Nusrat lived within walking distance of the school. She loved drawing parrots, eating burgers and riding her bicycle. A large photo of her at age two still hangs in her room. When we visited her mother on 22 July, she sat in the same room, motionless, clutching Nusrat's books to her chest.
On 10 June, the whole family went to Cox's Bazar for a holiday. Nusrat had enjoyed herself so much, she didn't want to leave the water. Just a few days ago, she had made her last request to Shakil, "Bhaiya, will you take me to Cox's Bazar again?"
Family and neighbours described Nusrat as sweet and full of life. Her favourite game was hide and seek. Tanvir, an older student from the neighbouring building, used to study at his table when Nusrat would sneak in and punch his back playfully before running off laughing.
Lost in these memories, Tanvir broke down in tears.
A little further down the road from Milestone, we met the parents of Sumaiya Annesha, an eighth grader who travels to school daily from her home in Tongi using the school van. On the day of the crash, as soon as the news broke, her mother panicked and called her father, who rushed to the school to find his daughter. After much searching, he found her — trembling in fear. Sumaiya had survived by the sheer stroke of luck.
After school ended that day, Sumaiya had stepped outside the gate to get a drink. That is when the crash happened.
Her father, Waliur Rahman, said, "My daughter is very talented. She always does well in school. We enrolled her at Milestone because it has a playground. But the pressure here is immense. They force students into coaching. I won't keep her here anymore."
That night, Sumaiya could not sleep. The faces of the children who had perished kept flashing before her eyes. She got up from the bed, trembling, saying, "They were like my siblings. They always said 'hi' to me, and called me Apa." Her parents visited the school on 22 July, leaving Sumaiya at home, to stand in solidarity with families still searching for their children.
Later, we met Tanvir Ahmed. He is preparing for his HSC exams and stays at the Milestone hostel. He was asleep in his room when the crash occurred, jolted awake by the loud noise. Looking out the window, he saw thick smoke rising from the debris.
He and his roommates rushed downstairs. "It was as if the gates to hell had opened up before us," he said. On the second floor, he saw a teacher running back and forth across the grilled corridor, trying to find a way out. He did not see what happened next, but he is certain that she did not make it; there was only one staircase, and the jet had crashed right through it into the kindergarten building.
Like his friends, Tanvir also demands that the actual death toll be published while parents are still scrambling from hospital to hospital, searching for their children.

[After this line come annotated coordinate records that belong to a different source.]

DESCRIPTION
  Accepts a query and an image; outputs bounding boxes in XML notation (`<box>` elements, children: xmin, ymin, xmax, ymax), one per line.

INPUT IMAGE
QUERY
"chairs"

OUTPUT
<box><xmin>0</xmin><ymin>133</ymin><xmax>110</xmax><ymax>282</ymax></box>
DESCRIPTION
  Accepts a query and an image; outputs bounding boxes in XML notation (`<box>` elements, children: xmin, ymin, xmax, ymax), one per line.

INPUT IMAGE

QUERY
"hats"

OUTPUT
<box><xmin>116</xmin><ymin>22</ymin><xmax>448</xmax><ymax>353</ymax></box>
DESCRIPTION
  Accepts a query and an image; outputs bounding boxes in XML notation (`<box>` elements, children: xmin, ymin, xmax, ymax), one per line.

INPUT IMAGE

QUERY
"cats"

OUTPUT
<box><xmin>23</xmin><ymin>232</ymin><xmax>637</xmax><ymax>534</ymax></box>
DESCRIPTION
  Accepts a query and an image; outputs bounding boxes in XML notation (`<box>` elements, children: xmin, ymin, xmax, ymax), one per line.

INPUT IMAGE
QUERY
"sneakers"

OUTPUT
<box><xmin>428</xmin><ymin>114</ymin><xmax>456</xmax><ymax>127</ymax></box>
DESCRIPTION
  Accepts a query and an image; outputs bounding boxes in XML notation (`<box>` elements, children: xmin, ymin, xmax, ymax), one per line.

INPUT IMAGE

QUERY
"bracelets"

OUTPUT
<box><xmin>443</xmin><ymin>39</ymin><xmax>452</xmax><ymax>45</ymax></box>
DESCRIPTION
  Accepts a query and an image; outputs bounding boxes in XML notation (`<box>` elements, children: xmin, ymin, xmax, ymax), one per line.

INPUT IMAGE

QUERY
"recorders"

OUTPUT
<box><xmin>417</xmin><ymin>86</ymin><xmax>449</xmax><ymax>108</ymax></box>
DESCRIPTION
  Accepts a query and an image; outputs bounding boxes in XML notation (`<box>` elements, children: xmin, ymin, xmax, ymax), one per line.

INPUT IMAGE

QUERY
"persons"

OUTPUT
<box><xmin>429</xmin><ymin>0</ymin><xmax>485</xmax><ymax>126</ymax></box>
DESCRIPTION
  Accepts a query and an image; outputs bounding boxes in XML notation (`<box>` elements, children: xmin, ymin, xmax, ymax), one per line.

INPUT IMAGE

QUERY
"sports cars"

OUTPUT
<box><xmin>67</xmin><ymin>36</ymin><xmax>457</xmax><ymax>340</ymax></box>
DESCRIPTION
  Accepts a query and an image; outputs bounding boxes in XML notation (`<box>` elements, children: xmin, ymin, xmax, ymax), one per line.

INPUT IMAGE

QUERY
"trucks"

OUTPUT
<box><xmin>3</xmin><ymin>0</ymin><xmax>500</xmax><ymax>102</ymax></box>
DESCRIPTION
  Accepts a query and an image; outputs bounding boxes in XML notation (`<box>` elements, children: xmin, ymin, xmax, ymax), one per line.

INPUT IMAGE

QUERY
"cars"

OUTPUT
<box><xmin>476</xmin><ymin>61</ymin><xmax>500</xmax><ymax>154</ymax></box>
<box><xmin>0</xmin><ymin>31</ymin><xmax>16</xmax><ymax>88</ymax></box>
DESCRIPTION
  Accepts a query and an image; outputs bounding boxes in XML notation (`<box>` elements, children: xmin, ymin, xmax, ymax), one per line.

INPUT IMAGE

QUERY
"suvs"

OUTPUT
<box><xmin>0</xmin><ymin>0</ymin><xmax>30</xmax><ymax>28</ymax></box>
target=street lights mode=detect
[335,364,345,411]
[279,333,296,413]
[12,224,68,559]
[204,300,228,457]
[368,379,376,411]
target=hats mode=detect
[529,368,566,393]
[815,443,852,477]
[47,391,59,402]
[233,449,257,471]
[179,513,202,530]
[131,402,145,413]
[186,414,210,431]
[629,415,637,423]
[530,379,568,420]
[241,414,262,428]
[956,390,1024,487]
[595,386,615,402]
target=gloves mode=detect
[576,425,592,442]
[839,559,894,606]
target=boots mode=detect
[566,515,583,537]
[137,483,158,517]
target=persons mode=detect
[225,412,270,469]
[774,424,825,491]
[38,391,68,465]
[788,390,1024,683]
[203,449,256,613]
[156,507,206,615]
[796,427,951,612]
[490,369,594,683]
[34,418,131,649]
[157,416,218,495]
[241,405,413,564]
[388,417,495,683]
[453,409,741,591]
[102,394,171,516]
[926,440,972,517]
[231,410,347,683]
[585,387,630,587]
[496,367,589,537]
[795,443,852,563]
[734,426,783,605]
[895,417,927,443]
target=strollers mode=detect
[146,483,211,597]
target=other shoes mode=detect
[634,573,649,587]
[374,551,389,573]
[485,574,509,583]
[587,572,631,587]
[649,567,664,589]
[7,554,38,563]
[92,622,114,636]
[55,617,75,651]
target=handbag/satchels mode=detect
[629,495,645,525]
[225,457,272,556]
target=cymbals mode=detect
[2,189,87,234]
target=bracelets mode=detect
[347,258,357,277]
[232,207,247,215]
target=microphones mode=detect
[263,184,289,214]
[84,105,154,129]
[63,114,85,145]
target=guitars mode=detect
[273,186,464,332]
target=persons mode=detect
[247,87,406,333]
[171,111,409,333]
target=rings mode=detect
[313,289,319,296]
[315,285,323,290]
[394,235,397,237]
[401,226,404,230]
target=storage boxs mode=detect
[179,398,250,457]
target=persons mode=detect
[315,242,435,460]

Inside Dhaka Medical College and Hospital, hundreds of angry students were seen. Many came from Milestone's Uttara and Mohammadpur branches. Students from World University and the Bangladesh University of Business and Technology also joined in.
Grief, at this point, has been overtaken by anger and frustration. They argue that even if each of the four kindergarten classrooms had just 50 students, that is already 200. The attendance register, they say, will confirm it.
Inside the school grounds, we met two Rover Scouts who also helped with rescue efforts. One of them, Mohammad Khaled Mahmud, shared a painful memory: "While taking people to the ambulance, we saw skin peeling off the bodies of some victims. Many couldn't be touched. Some had more than 60-70% burns — it was unbearable to look at them. In one vehicle, we placed seven to eight people who had been disfigured, whose eyes were bulging out of their skulls."